Buonasera, i miei genitori negli ultimi 6 anni hanno ricevuto, per gratitudine, somme di denaro da uno zio (fratello della mamma di mio padre) che non ha figli e del quale si occupano in tutto e per tutto esclusivamente loro. I soldi provengono da alcuni buoni postali intestati allo zio che arrivati a scadenza venivano da lui incassati e depositati sul c/c postale di mio padre. Nessuno di loro ha mai pensato che potesse essere necessaria una scrittura dal notaio per convalidare le donazione ne tantomeno all'ufficio postale hanno detto loro che dovevano farla.
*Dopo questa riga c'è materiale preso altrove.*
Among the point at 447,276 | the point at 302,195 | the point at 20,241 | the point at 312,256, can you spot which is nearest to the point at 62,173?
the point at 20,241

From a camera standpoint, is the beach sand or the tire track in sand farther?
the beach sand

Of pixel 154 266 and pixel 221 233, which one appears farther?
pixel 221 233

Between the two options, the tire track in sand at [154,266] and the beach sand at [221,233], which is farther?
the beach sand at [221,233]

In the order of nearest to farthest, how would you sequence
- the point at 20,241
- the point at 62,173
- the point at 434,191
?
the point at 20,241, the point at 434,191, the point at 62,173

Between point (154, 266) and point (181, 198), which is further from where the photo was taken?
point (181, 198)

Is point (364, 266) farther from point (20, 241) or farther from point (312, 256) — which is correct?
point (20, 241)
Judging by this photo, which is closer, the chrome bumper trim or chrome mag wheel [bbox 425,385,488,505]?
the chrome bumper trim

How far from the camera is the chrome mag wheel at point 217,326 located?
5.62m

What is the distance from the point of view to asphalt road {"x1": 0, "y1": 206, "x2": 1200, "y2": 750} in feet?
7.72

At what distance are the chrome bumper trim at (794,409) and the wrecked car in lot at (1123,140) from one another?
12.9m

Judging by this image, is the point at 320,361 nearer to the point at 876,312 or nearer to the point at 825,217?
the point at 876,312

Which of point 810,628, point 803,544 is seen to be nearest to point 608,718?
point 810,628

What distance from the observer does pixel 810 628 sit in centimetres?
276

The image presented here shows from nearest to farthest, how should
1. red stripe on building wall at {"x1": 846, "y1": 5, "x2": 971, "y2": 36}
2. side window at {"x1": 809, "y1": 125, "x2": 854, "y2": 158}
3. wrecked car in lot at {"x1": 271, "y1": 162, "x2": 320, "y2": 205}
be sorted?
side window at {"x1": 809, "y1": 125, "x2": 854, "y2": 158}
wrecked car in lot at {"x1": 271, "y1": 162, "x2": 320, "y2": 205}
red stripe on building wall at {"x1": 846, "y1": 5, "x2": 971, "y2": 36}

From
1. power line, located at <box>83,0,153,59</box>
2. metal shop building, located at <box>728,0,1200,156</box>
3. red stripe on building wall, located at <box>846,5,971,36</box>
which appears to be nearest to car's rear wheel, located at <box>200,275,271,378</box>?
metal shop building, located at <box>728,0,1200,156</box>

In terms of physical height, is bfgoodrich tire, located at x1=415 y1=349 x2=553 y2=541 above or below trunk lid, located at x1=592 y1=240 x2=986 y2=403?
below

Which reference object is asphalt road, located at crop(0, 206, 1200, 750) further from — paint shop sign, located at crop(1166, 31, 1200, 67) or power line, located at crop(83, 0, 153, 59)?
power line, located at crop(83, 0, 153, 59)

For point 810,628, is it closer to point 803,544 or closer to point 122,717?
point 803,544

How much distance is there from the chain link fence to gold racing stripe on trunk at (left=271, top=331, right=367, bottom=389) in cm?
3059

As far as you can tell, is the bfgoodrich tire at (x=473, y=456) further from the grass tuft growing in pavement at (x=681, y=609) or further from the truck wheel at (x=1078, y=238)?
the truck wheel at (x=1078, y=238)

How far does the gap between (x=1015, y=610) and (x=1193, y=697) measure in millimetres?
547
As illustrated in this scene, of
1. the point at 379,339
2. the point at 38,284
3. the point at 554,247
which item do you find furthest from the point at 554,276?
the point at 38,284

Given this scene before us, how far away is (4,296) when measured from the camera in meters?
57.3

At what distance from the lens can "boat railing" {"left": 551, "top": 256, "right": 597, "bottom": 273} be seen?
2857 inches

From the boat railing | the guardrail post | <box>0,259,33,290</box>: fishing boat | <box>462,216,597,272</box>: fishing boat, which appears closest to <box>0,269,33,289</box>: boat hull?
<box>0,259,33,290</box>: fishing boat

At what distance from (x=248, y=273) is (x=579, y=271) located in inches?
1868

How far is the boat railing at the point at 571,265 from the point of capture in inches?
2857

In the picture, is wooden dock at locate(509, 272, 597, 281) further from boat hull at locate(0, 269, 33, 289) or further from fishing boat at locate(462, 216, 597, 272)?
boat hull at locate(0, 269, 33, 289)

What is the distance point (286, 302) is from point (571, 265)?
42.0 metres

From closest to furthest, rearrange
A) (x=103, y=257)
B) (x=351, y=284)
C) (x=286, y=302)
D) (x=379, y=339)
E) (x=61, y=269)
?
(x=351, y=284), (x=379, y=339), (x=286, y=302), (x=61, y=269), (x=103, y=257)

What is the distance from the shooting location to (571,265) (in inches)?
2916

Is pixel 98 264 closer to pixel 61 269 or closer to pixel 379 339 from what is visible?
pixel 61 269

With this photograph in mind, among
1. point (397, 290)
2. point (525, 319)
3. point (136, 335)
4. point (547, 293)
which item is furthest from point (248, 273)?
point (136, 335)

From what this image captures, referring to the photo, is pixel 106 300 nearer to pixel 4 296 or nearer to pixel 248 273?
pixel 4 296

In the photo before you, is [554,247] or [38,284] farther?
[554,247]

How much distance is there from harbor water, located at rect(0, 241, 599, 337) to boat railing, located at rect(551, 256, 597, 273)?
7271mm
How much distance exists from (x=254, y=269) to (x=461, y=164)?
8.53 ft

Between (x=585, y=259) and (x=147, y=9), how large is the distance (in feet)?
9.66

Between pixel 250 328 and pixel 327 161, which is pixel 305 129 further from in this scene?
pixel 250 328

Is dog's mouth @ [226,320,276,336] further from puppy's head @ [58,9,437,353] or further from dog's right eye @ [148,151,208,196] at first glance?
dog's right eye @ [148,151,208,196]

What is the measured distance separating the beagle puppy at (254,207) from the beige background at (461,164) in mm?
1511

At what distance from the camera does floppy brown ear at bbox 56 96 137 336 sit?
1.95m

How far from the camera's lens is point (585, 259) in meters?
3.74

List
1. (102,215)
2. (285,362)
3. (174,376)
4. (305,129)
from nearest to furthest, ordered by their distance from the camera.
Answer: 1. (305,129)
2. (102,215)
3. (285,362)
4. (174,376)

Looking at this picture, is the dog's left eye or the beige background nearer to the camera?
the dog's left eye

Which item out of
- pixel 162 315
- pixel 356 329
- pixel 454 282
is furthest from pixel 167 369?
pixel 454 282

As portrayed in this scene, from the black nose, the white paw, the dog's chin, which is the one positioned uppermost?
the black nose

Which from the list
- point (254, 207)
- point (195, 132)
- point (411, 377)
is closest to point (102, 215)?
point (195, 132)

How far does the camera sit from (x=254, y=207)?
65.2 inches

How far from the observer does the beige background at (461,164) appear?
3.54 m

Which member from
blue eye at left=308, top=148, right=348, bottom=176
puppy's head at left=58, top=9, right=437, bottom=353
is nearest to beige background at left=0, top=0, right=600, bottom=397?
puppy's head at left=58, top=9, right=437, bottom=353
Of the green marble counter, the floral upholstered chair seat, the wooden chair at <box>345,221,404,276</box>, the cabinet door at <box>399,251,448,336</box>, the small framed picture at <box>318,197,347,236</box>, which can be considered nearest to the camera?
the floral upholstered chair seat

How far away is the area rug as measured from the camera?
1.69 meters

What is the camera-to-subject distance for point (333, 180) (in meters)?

A questo punto vorrei sapere: è possibile sanare le donazioni fatte finora ?

Mio padre ha un fratello ma l'unico erede da testamento olografo è lui.

Può il fratello di mio padre pretendere somme di denaro derivate da queste donazioni al momento della morte dello zio?

Allo stato attuale i soldi in possesso di mio padre potrebbero essere utilizzati per acquistare una casa senza incorrere in sanzioni fiscali?

Grazie per l'attenzione, cordiali saluti.



RISPOSTA



Trattasi, nella fattispecie in questione, di donazione di denaro rimuneratoria, ossia in considerazione dell'opera di assistenza prestata dai tuoi genitori, ai sensi dell'articolo 770 del codice civile.

Art. 770 del codice civile. Donazione rimuneratoria.

È donazione anche la liberalità fatta per riconoscenza o in considerazione dei meriti del donatario o per speciale rimunerazione.
Non costituisce donazione la liberalità che si suole fare in occasione di servizi resi o comunque in conformità agli usi.

L'atto pubblico è indispensabile in caso di donazione di immobile; in caso di donazione di denaro, purché si tratti di donazione di modico valore, non è necessario l'atto pubblico purché ci sia stato il passaggio del denaro, dal donante al donatario, ai sensi dell'articolo 783 del codice civile.

Art. 783 del codice civile. Donazioni di modico valore.

La donazione di modico valore che ha per oggetto beni mobili è valida anche se manca l'atto pubblico, purché vi sia stata la tradizione.
La modicità deve essere valutata anche in rapporto alle condizioni economiche del donante.


Le singole donazioni (non il loro valore complessivo, ma i singoli atti di liberalità) avevano, presumo, ad oggetto somme di poche migliaia di euro. L'atto di donazione non era affatto indispensabile. Non si tratta di un accreditamento sul c/c di tuo padre di centinaia di migliaia di euro (ripeto, parliamo dei singoli atti di donazione, non del valore complessivo) !!!

Il fratello del papà non ha titolo per pretendere un solo euro, relativamente a queste donazioni di denaro, ai sensi dell'articolo 536 del codice civile. Non è un soggetto legittimario, ossia non ha diritto alla quota di legittima. Tuo padre può legittimamente, essere indicato come unico erede nel testamento.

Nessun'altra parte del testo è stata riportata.